What is being asked:
Set down every entry word for word. Omit the pictures.

Collected data:

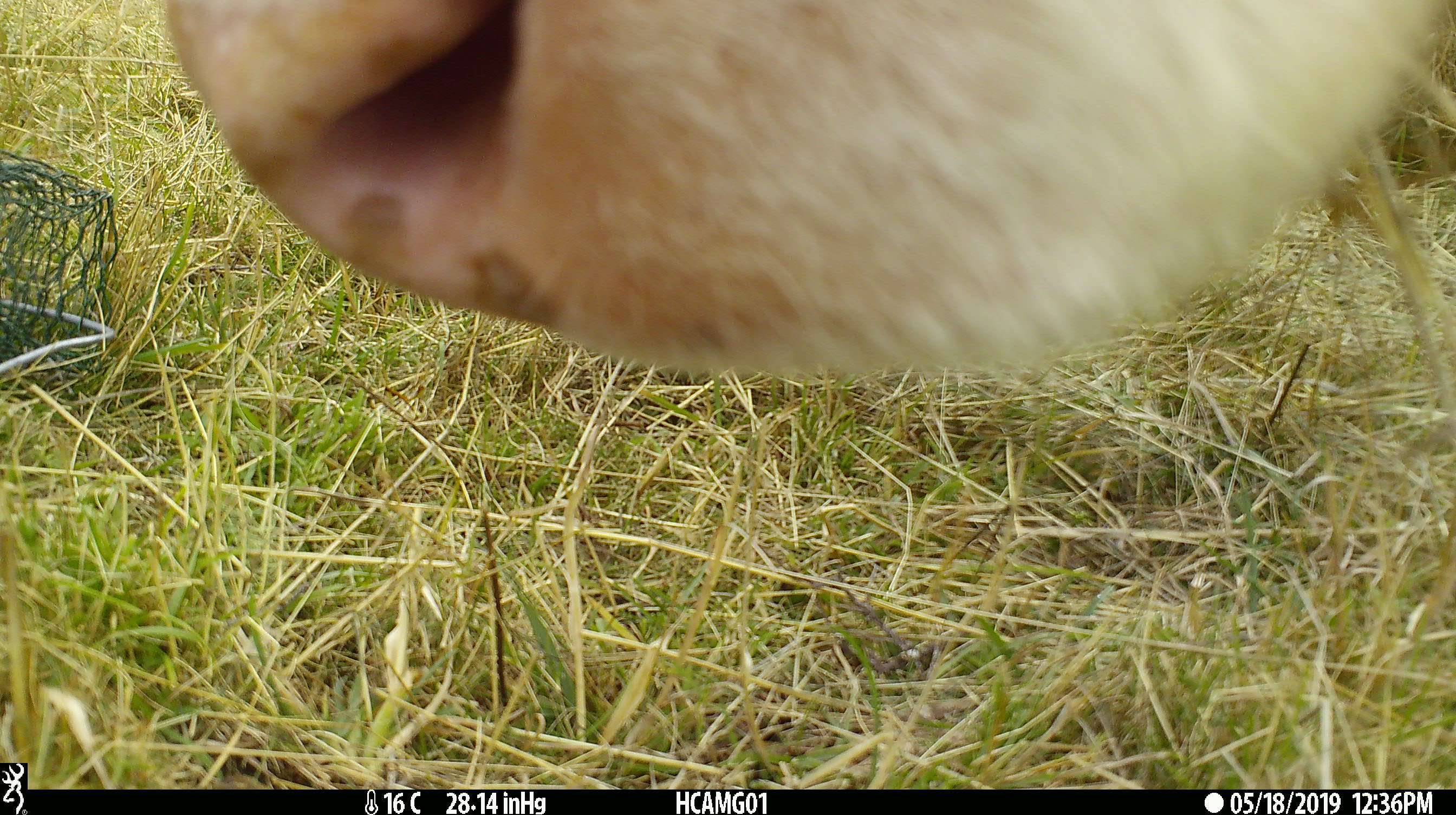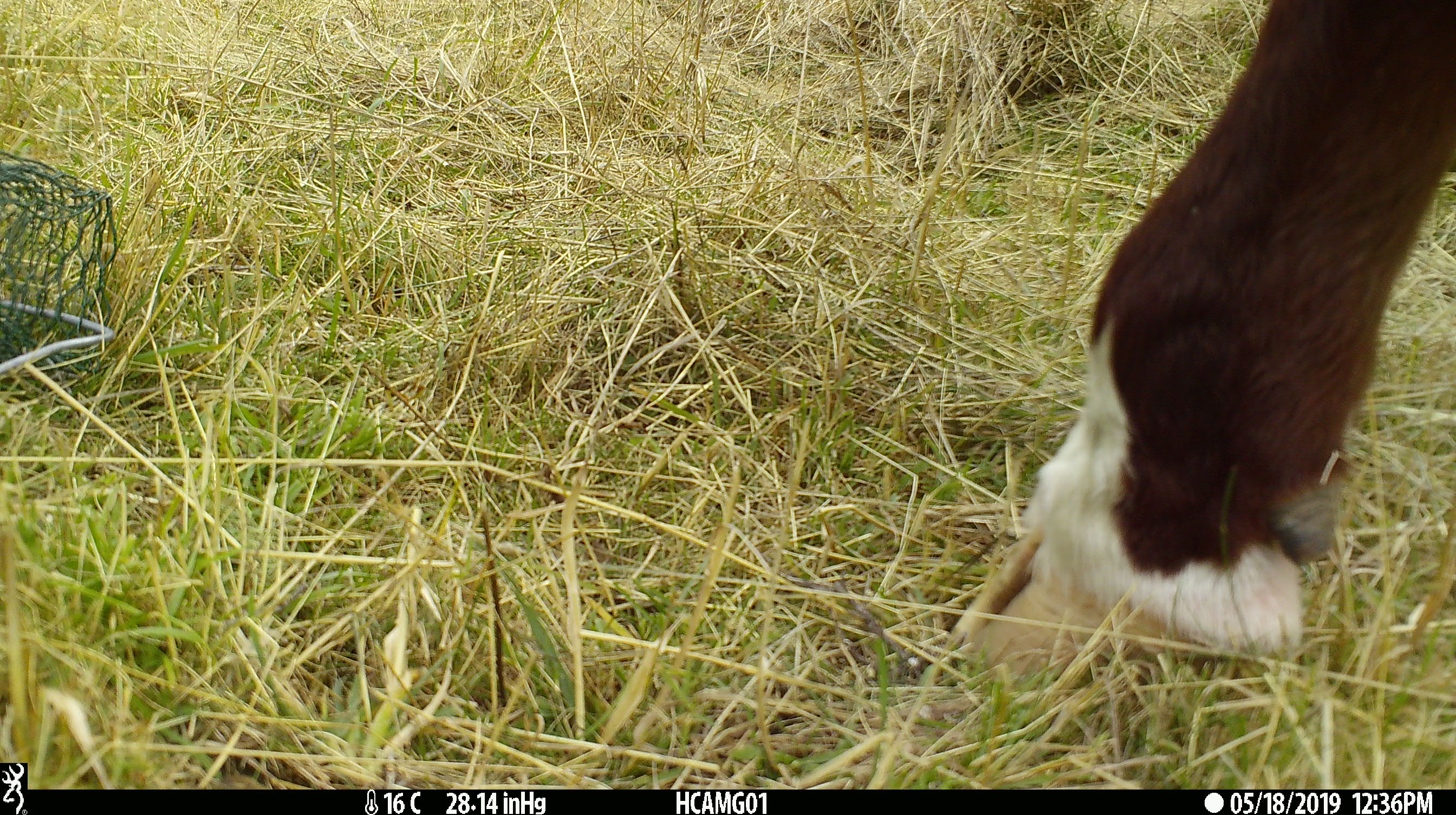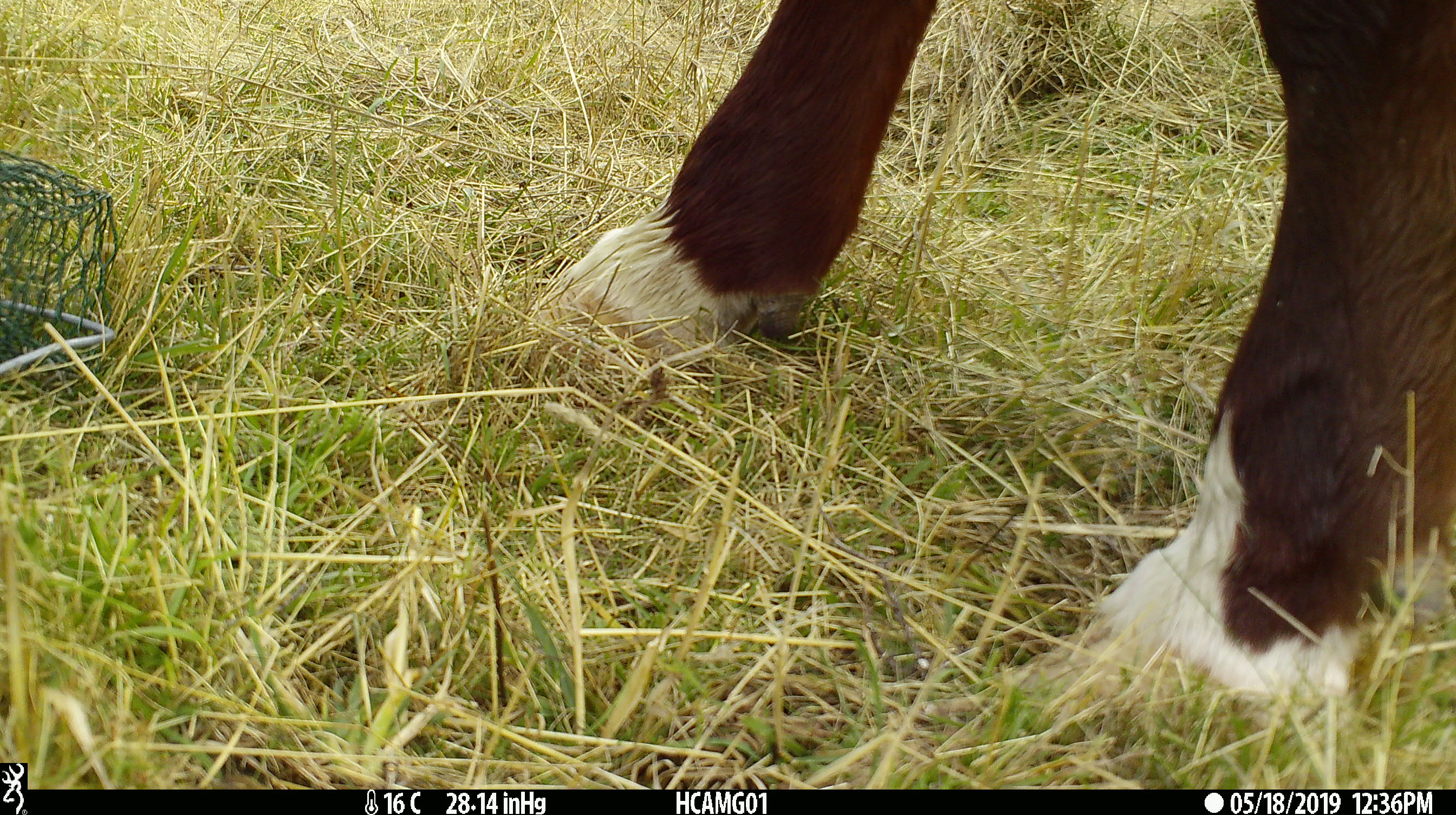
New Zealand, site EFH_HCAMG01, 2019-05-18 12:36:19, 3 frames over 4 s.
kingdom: Animalia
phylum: Chordata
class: Mammalia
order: Artiodactyla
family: Bovidae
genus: Bos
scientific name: Bos taurus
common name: domestic cow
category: cow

Exercise response:
New Zealand, site EFH_HCAMG01, 2019-05-18 12:36:19, 3 frames over 4 s.
kingdom: Animalia
phylum: Chordata
class: Mammalia
order: Artiodactyla
family: Bovidae
genus: Bos
scientific name: Bos taurus
common name: domestic cow
category: cow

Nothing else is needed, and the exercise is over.